The software they proposed will allow robots to be more energy efficient, which will lower costs.
“Battery data exists, but real-time energy decisions don’t,” said Puthumanaillam. “As a result, expensive robots spend too much time not working, and scaling uptime today often means buying more robots. UncertIA solves this with software that optimizes energy use in real time to extend mission time, improve uptime, and lower operating costs.”
Vora added, “It’s a middleware layer that helps robot operators reduce energy waste and downtime by optimizing real-time planning decisions, enabling longer missions, higher uptime, and lower operating costs.”
Puthumanaillam and Vora are Melkior Ornik’s Ph.D. students in The Grainger College of Engineering, University of Illinois Urbana-Champaign. Ornik said UncertIA is based on his research group’s recent efforts to create ‘just enough sensing.’

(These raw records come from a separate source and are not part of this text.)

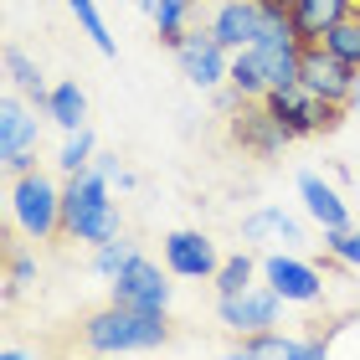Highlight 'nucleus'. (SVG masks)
<instances>
[{
  "label": "nucleus",
  "mask_w": 360,
  "mask_h": 360,
  "mask_svg": "<svg viewBox=\"0 0 360 360\" xmlns=\"http://www.w3.org/2000/svg\"><path fill=\"white\" fill-rule=\"evenodd\" d=\"M165 273H160V263H150V257H134L129 268H119V273L108 278V299L124 304V309H170Z\"/></svg>",
  "instance_id": "9"
},
{
  "label": "nucleus",
  "mask_w": 360,
  "mask_h": 360,
  "mask_svg": "<svg viewBox=\"0 0 360 360\" xmlns=\"http://www.w3.org/2000/svg\"><path fill=\"white\" fill-rule=\"evenodd\" d=\"M93 170H103L108 180H119L124 170H119V155H93Z\"/></svg>",
  "instance_id": "28"
},
{
  "label": "nucleus",
  "mask_w": 360,
  "mask_h": 360,
  "mask_svg": "<svg viewBox=\"0 0 360 360\" xmlns=\"http://www.w3.org/2000/svg\"><path fill=\"white\" fill-rule=\"evenodd\" d=\"M324 46H330L335 57H345L350 68H360V11H350L345 21H340L330 37H324Z\"/></svg>",
  "instance_id": "26"
},
{
  "label": "nucleus",
  "mask_w": 360,
  "mask_h": 360,
  "mask_svg": "<svg viewBox=\"0 0 360 360\" xmlns=\"http://www.w3.org/2000/svg\"><path fill=\"white\" fill-rule=\"evenodd\" d=\"M11 226H21L31 242L62 237V186L41 170L11 175Z\"/></svg>",
  "instance_id": "3"
},
{
  "label": "nucleus",
  "mask_w": 360,
  "mask_h": 360,
  "mask_svg": "<svg viewBox=\"0 0 360 360\" xmlns=\"http://www.w3.org/2000/svg\"><path fill=\"white\" fill-rule=\"evenodd\" d=\"M175 62H180V72H186V83H195V88H217V83H226L232 52L221 46V37H217L211 26H191L186 41L175 46Z\"/></svg>",
  "instance_id": "8"
},
{
  "label": "nucleus",
  "mask_w": 360,
  "mask_h": 360,
  "mask_svg": "<svg viewBox=\"0 0 360 360\" xmlns=\"http://www.w3.org/2000/svg\"><path fill=\"white\" fill-rule=\"evenodd\" d=\"M0 57H6V77H11V88H21V93L31 98V108H41V113H46V98H52V88L41 83V68H37V62H31L15 41H6V52H0Z\"/></svg>",
  "instance_id": "17"
},
{
  "label": "nucleus",
  "mask_w": 360,
  "mask_h": 360,
  "mask_svg": "<svg viewBox=\"0 0 360 360\" xmlns=\"http://www.w3.org/2000/svg\"><path fill=\"white\" fill-rule=\"evenodd\" d=\"M139 257V248L134 242H124V237H108V242H98L93 248V273H103V278H113L119 268H129Z\"/></svg>",
  "instance_id": "24"
},
{
  "label": "nucleus",
  "mask_w": 360,
  "mask_h": 360,
  "mask_svg": "<svg viewBox=\"0 0 360 360\" xmlns=\"http://www.w3.org/2000/svg\"><path fill=\"white\" fill-rule=\"evenodd\" d=\"M46 119H52L57 129H83L88 124V93L72 83V77H62V83H52V98H46Z\"/></svg>",
  "instance_id": "18"
},
{
  "label": "nucleus",
  "mask_w": 360,
  "mask_h": 360,
  "mask_svg": "<svg viewBox=\"0 0 360 360\" xmlns=\"http://www.w3.org/2000/svg\"><path fill=\"white\" fill-rule=\"evenodd\" d=\"M242 242H252V248H304L309 232L283 206H263V211H252V217L242 221Z\"/></svg>",
  "instance_id": "14"
},
{
  "label": "nucleus",
  "mask_w": 360,
  "mask_h": 360,
  "mask_svg": "<svg viewBox=\"0 0 360 360\" xmlns=\"http://www.w3.org/2000/svg\"><path fill=\"white\" fill-rule=\"evenodd\" d=\"M226 83H232L242 98H263L268 93V72L263 62H257L252 46H242V52H232V68H226Z\"/></svg>",
  "instance_id": "20"
},
{
  "label": "nucleus",
  "mask_w": 360,
  "mask_h": 360,
  "mask_svg": "<svg viewBox=\"0 0 360 360\" xmlns=\"http://www.w3.org/2000/svg\"><path fill=\"white\" fill-rule=\"evenodd\" d=\"M263 21H268L263 0H217V11H211V21H206V26L221 37L226 52H242V46H252V41H257Z\"/></svg>",
  "instance_id": "13"
},
{
  "label": "nucleus",
  "mask_w": 360,
  "mask_h": 360,
  "mask_svg": "<svg viewBox=\"0 0 360 360\" xmlns=\"http://www.w3.org/2000/svg\"><path fill=\"white\" fill-rule=\"evenodd\" d=\"M324 252L335 257L340 268H360V226H335V232H324Z\"/></svg>",
  "instance_id": "27"
},
{
  "label": "nucleus",
  "mask_w": 360,
  "mask_h": 360,
  "mask_svg": "<svg viewBox=\"0 0 360 360\" xmlns=\"http://www.w3.org/2000/svg\"><path fill=\"white\" fill-rule=\"evenodd\" d=\"M263 283H273L278 299H283V304H299V309H309V304L324 299V273H319L314 263H304L293 248H273V252L263 257Z\"/></svg>",
  "instance_id": "6"
},
{
  "label": "nucleus",
  "mask_w": 360,
  "mask_h": 360,
  "mask_svg": "<svg viewBox=\"0 0 360 360\" xmlns=\"http://www.w3.org/2000/svg\"><path fill=\"white\" fill-rule=\"evenodd\" d=\"M139 6H144V11H150V6H155V0H139Z\"/></svg>",
  "instance_id": "31"
},
{
  "label": "nucleus",
  "mask_w": 360,
  "mask_h": 360,
  "mask_svg": "<svg viewBox=\"0 0 360 360\" xmlns=\"http://www.w3.org/2000/svg\"><path fill=\"white\" fill-rule=\"evenodd\" d=\"M93 155H98V139H93V129L83 124V129H72V134H68V144H62V155H57V165L68 170V175H77V170L93 165Z\"/></svg>",
  "instance_id": "23"
},
{
  "label": "nucleus",
  "mask_w": 360,
  "mask_h": 360,
  "mask_svg": "<svg viewBox=\"0 0 360 360\" xmlns=\"http://www.w3.org/2000/svg\"><path fill=\"white\" fill-rule=\"evenodd\" d=\"M165 268H170L175 278H217L221 252H217V242H211L206 232L180 226V232L165 237Z\"/></svg>",
  "instance_id": "12"
},
{
  "label": "nucleus",
  "mask_w": 360,
  "mask_h": 360,
  "mask_svg": "<svg viewBox=\"0 0 360 360\" xmlns=\"http://www.w3.org/2000/svg\"><path fill=\"white\" fill-rule=\"evenodd\" d=\"M350 108H360V68H355V88H350Z\"/></svg>",
  "instance_id": "30"
},
{
  "label": "nucleus",
  "mask_w": 360,
  "mask_h": 360,
  "mask_svg": "<svg viewBox=\"0 0 360 360\" xmlns=\"http://www.w3.org/2000/svg\"><path fill=\"white\" fill-rule=\"evenodd\" d=\"M293 6H299V0H263V11H278V15H288Z\"/></svg>",
  "instance_id": "29"
},
{
  "label": "nucleus",
  "mask_w": 360,
  "mask_h": 360,
  "mask_svg": "<svg viewBox=\"0 0 360 360\" xmlns=\"http://www.w3.org/2000/svg\"><path fill=\"white\" fill-rule=\"evenodd\" d=\"M252 273H257V257L242 248V252H232V257H221V268H217V299H226V293H242V288H252Z\"/></svg>",
  "instance_id": "21"
},
{
  "label": "nucleus",
  "mask_w": 360,
  "mask_h": 360,
  "mask_svg": "<svg viewBox=\"0 0 360 360\" xmlns=\"http://www.w3.org/2000/svg\"><path fill=\"white\" fill-rule=\"evenodd\" d=\"M195 11H201V0H155L150 6V15H155V31H160V41L175 46L186 41V31H191V21H195Z\"/></svg>",
  "instance_id": "19"
},
{
  "label": "nucleus",
  "mask_w": 360,
  "mask_h": 360,
  "mask_svg": "<svg viewBox=\"0 0 360 360\" xmlns=\"http://www.w3.org/2000/svg\"><path fill=\"white\" fill-rule=\"evenodd\" d=\"M299 83L309 93H319L324 103H345L350 108V88H355V68L345 57H335L324 41L304 46V62H299Z\"/></svg>",
  "instance_id": "10"
},
{
  "label": "nucleus",
  "mask_w": 360,
  "mask_h": 360,
  "mask_svg": "<svg viewBox=\"0 0 360 360\" xmlns=\"http://www.w3.org/2000/svg\"><path fill=\"white\" fill-rule=\"evenodd\" d=\"M62 237L72 242H108L119 237V206H113L108 195V175L103 170H77L68 175V186H62Z\"/></svg>",
  "instance_id": "2"
},
{
  "label": "nucleus",
  "mask_w": 360,
  "mask_h": 360,
  "mask_svg": "<svg viewBox=\"0 0 360 360\" xmlns=\"http://www.w3.org/2000/svg\"><path fill=\"white\" fill-rule=\"evenodd\" d=\"M226 139H232L242 155H252V160H273V155H283L293 144V134L273 119V108L263 103V98H242V103L232 108V119H226Z\"/></svg>",
  "instance_id": "5"
},
{
  "label": "nucleus",
  "mask_w": 360,
  "mask_h": 360,
  "mask_svg": "<svg viewBox=\"0 0 360 360\" xmlns=\"http://www.w3.org/2000/svg\"><path fill=\"white\" fill-rule=\"evenodd\" d=\"M68 6H72V15H77V21H83V31L93 37V46H98V52H103V57H113V52H119V41H113V31H108V21H103V15H98V6H93V0H68Z\"/></svg>",
  "instance_id": "25"
},
{
  "label": "nucleus",
  "mask_w": 360,
  "mask_h": 360,
  "mask_svg": "<svg viewBox=\"0 0 360 360\" xmlns=\"http://www.w3.org/2000/svg\"><path fill=\"white\" fill-rule=\"evenodd\" d=\"M15 232H21V226H15ZM15 232H11V242H6V304L21 299V283H31V273H37V257L21 252Z\"/></svg>",
  "instance_id": "22"
},
{
  "label": "nucleus",
  "mask_w": 360,
  "mask_h": 360,
  "mask_svg": "<svg viewBox=\"0 0 360 360\" xmlns=\"http://www.w3.org/2000/svg\"><path fill=\"white\" fill-rule=\"evenodd\" d=\"M217 314L226 330L237 335H252V330H273L278 314H283V299L273 293V283H252L242 293H226V299H217Z\"/></svg>",
  "instance_id": "11"
},
{
  "label": "nucleus",
  "mask_w": 360,
  "mask_h": 360,
  "mask_svg": "<svg viewBox=\"0 0 360 360\" xmlns=\"http://www.w3.org/2000/svg\"><path fill=\"white\" fill-rule=\"evenodd\" d=\"M77 340L93 355H129V350H160L170 345V309H93V314L77 324Z\"/></svg>",
  "instance_id": "1"
},
{
  "label": "nucleus",
  "mask_w": 360,
  "mask_h": 360,
  "mask_svg": "<svg viewBox=\"0 0 360 360\" xmlns=\"http://www.w3.org/2000/svg\"><path fill=\"white\" fill-rule=\"evenodd\" d=\"M299 201H304V211L314 217V226L319 232H335V226H350V206H345V195H340L324 175H314V170H304L299 175Z\"/></svg>",
  "instance_id": "15"
},
{
  "label": "nucleus",
  "mask_w": 360,
  "mask_h": 360,
  "mask_svg": "<svg viewBox=\"0 0 360 360\" xmlns=\"http://www.w3.org/2000/svg\"><path fill=\"white\" fill-rule=\"evenodd\" d=\"M350 11H355V0H299V6L288 11V21H293V37L304 46H314V41L330 37Z\"/></svg>",
  "instance_id": "16"
},
{
  "label": "nucleus",
  "mask_w": 360,
  "mask_h": 360,
  "mask_svg": "<svg viewBox=\"0 0 360 360\" xmlns=\"http://www.w3.org/2000/svg\"><path fill=\"white\" fill-rule=\"evenodd\" d=\"M0 160H6V175L37 170V113H26L21 88L0 98Z\"/></svg>",
  "instance_id": "7"
},
{
  "label": "nucleus",
  "mask_w": 360,
  "mask_h": 360,
  "mask_svg": "<svg viewBox=\"0 0 360 360\" xmlns=\"http://www.w3.org/2000/svg\"><path fill=\"white\" fill-rule=\"evenodd\" d=\"M355 11H360V0H355Z\"/></svg>",
  "instance_id": "32"
},
{
  "label": "nucleus",
  "mask_w": 360,
  "mask_h": 360,
  "mask_svg": "<svg viewBox=\"0 0 360 360\" xmlns=\"http://www.w3.org/2000/svg\"><path fill=\"white\" fill-rule=\"evenodd\" d=\"M263 103L273 108V119L288 129L293 139H309V134H335L345 124V103H324L319 93H309L304 83H288V88H268Z\"/></svg>",
  "instance_id": "4"
}]
</instances>
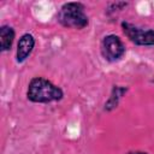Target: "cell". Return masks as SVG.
Instances as JSON below:
<instances>
[{
  "instance_id": "277c9868",
  "label": "cell",
  "mask_w": 154,
  "mask_h": 154,
  "mask_svg": "<svg viewBox=\"0 0 154 154\" xmlns=\"http://www.w3.org/2000/svg\"><path fill=\"white\" fill-rule=\"evenodd\" d=\"M122 30L124 35L136 46H154V30L141 28L129 22H122Z\"/></svg>"
},
{
  "instance_id": "8992f818",
  "label": "cell",
  "mask_w": 154,
  "mask_h": 154,
  "mask_svg": "<svg viewBox=\"0 0 154 154\" xmlns=\"http://www.w3.org/2000/svg\"><path fill=\"white\" fill-rule=\"evenodd\" d=\"M16 37V32L14 29L10 25H1L0 26V49L1 52H7L12 48L13 41Z\"/></svg>"
},
{
  "instance_id": "7a4b0ae2",
  "label": "cell",
  "mask_w": 154,
  "mask_h": 154,
  "mask_svg": "<svg viewBox=\"0 0 154 154\" xmlns=\"http://www.w3.org/2000/svg\"><path fill=\"white\" fill-rule=\"evenodd\" d=\"M85 6L82 2H65L57 16V20L69 29H84L89 24V18L85 13Z\"/></svg>"
},
{
  "instance_id": "9c48e42d",
  "label": "cell",
  "mask_w": 154,
  "mask_h": 154,
  "mask_svg": "<svg viewBox=\"0 0 154 154\" xmlns=\"http://www.w3.org/2000/svg\"><path fill=\"white\" fill-rule=\"evenodd\" d=\"M125 154H148L147 152H142V150H130Z\"/></svg>"
},
{
  "instance_id": "6da1fadb",
  "label": "cell",
  "mask_w": 154,
  "mask_h": 154,
  "mask_svg": "<svg viewBox=\"0 0 154 154\" xmlns=\"http://www.w3.org/2000/svg\"><path fill=\"white\" fill-rule=\"evenodd\" d=\"M26 97L35 103H48L60 101L64 97V91L45 77H34L28 84Z\"/></svg>"
},
{
  "instance_id": "ba28073f",
  "label": "cell",
  "mask_w": 154,
  "mask_h": 154,
  "mask_svg": "<svg viewBox=\"0 0 154 154\" xmlns=\"http://www.w3.org/2000/svg\"><path fill=\"white\" fill-rule=\"evenodd\" d=\"M128 6V2H124V1H118V2H112V4H109V6H108V11L107 12H114V11H120V10H123L124 7H126Z\"/></svg>"
},
{
  "instance_id": "5b68a950",
  "label": "cell",
  "mask_w": 154,
  "mask_h": 154,
  "mask_svg": "<svg viewBox=\"0 0 154 154\" xmlns=\"http://www.w3.org/2000/svg\"><path fill=\"white\" fill-rule=\"evenodd\" d=\"M35 47V37L31 34H23L17 43V52H16V60L17 63H24Z\"/></svg>"
},
{
  "instance_id": "52a82bcc",
  "label": "cell",
  "mask_w": 154,
  "mask_h": 154,
  "mask_svg": "<svg viewBox=\"0 0 154 154\" xmlns=\"http://www.w3.org/2000/svg\"><path fill=\"white\" fill-rule=\"evenodd\" d=\"M128 91V88L126 87H119V85H114L112 88V91H111V95L108 97V100L105 102V107L103 109L109 112L112 109H114L118 103H119V100L122 99V96Z\"/></svg>"
},
{
  "instance_id": "3957f363",
  "label": "cell",
  "mask_w": 154,
  "mask_h": 154,
  "mask_svg": "<svg viewBox=\"0 0 154 154\" xmlns=\"http://www.w3.org/2000/svg\"><path fill=\"white\" fill-rule=\"evenodd\" d=\"M100 53L102 58L108 63H116L120 60L125 54V45L117 35H106L100 43Z\"/></svg>"
}]
</instances>
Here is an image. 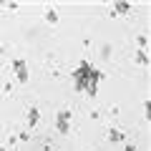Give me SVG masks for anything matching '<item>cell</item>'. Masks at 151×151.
Returning <instances> with one entry per match:
<instances>
[{
  "instance_id": "cell-1",
  "label": "cell",
  "mask_w": 151,
  "mask_h": 151,
  "mask_svg": "<svg viewBox=\"0 0 151 151\" xmlns=\"http://www.w3.org/2000/svg\"><path fill=\"white\" fill-rule=\"evenodd\" d=\"M96 81H98V73H93L88 65H83L78 70V78H76V86L78 88H88V93L96 91Z\"/></svg>"
}]
</instances>
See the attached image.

“The concept is to allow robots to perform in complex environments where they need to use their sensors, but battery power is severely limited and the robot must carefully choose which sensors to turn on, and when,” Ornik said.
Puthumanaillam and Vora said UncertIA targets mid-sized robotics firms and large enterprises deploying robot fleets. These companies may have the budget to improve the amount of time a robot is operational and functioning correctly without interruption, or uptime. But they often lack the internal robotics software capacity to develop energy and optimization tools.
“I provided my help and advising the overall effort, I very much took the backseat,” Ornik said. “Gokul and Manav are the true leaders here. Now, comes the logistically hard part of forming a company.”
Puthumanaillam is joining NVIDIA Seattle Robotics Lab as an intern this summer and Vora will be joining Nokia Bell Labs as a research intern.
The Cozad New Venture Challenge is an annual contest through Grainger’s Technology Entrepreneur Center to empower the next generation of entrepreneurs.